A sharply divided Arlington County Board voted yesterday to raise the county's real estate tax rate by 2 cents--the first increase since Republicans seized control of the board in the 1978 elections.
The tax rise, approved by a 3-2 margin with the board's Republican chairman joining two Democratic members, will bring the rate for residential and commercial real estate to 98 cents for each $100 of assessed value. Last year's rate was 96 cents. Arlington's property taxes are due in semiannual payments, May 15 and Oct. 15.
With real estate values increasing, the average assessment of a single-family Arlington home has climbed 5.5 percent since last year to about $110,000, county officials estimate. At the newly approved rate, the yearly tax on an average home would amount to $1,078--$22 more than the tax would have been at last year's rate.
Faced with a budget squeeze, the board's three-member Republican majority departed from goals set during the 1978 elections. The GOP members previously sought to reduce the real estate tax rate to offset rises in real estate assessments. The tax rate dropped steadily from $1.45 for each $100 of assessment in 1978 to $1.29 in 1979, $1.12 in 1980 and 96 cents last year.

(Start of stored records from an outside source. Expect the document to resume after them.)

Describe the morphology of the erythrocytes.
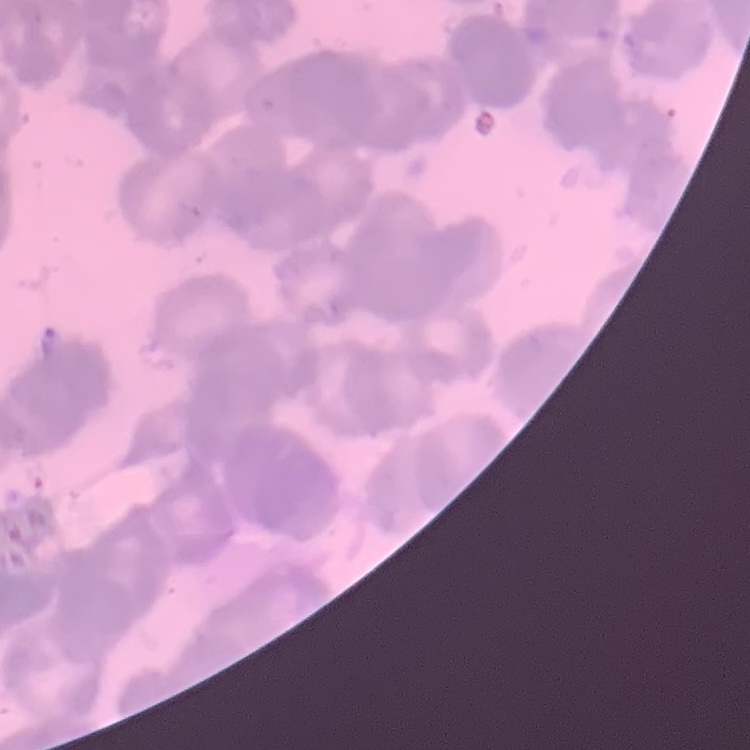

Rouleaux formation.

stain = Field's or Giemsa
preparation = thin peripheral smear
image type = square crop of a larger photomicrograph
Classify this cell by malaria status.
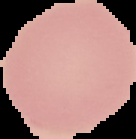
It is uninfected.

Summary:
  - Preparation: thin blood smear
  - Image size: 136×139 pixels
  - Image type: segmented cell region with the area outside set to black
Name the parasite shown.
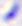

This is Toxoplasma gondii.

magnification = 400x
modality = micrograph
State which parasite is depicted.
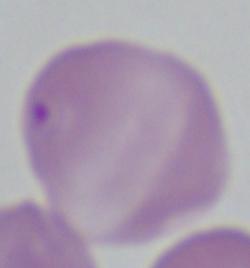

Babesia.

Summary:
  - Modality: photomicrograph
  - Magnification: 1000x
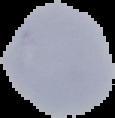

Summary:
  - Image type: segmented cell region on a black background
  - Preparation: thin blood smear
  - Image size: 115×118 pixels
  - Result: no malaria parasites detected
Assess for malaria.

To continue this strategy, the board would have had to reduce the rate to 91 cents this year, according to county officials. Such a move, however, appeared likely to require severe cuts in county programs, already facing tight budgets because of the current economic slowdown and the Reagan administration's reductions in federal aid.
Instead, two Republicans, Dorothy T. Grotos and Walter L. Frankland Jr., proposed to hold the line at 96 cents. Democrats Ellen M. Bozman and John G. Milliken recommended the 2-cent increase to 98 cents. Republican Chairman Stephen H. Detwiler, who must seek reelection in November, urged a 1-cent rise to 97 cents. "I don't want to support a tax increase," Detwiler said. But he argued, "If we go with 96 cents, I don't think we're going to make it."
During a sharp two-hour debate, all three proposals were initially voted down. At the end, however, Detwiler switched and backed the 2-cent rise. "I had to go one way rather than the other," he said later, contending that the 96-cent rate would provide insufficient revenue for contingencies. If the county's fiscal outlook improves, Detwiler added, he will propose a midyear tax cut.
The 2-cent increase will yield about $2.2 million in additional county revenue in the coming fiscal year, Arlington officials estimate. Combined with rising real estate assessments and a proposed $16.32-a-year increase in trash collection fees, the higher tax rate is expected to permit the county to meet the school board's request for $48.5 million. Nevertheless, county officials, who are seeking to complete action on next year's budget by April 24, say some programs still face substantial trims.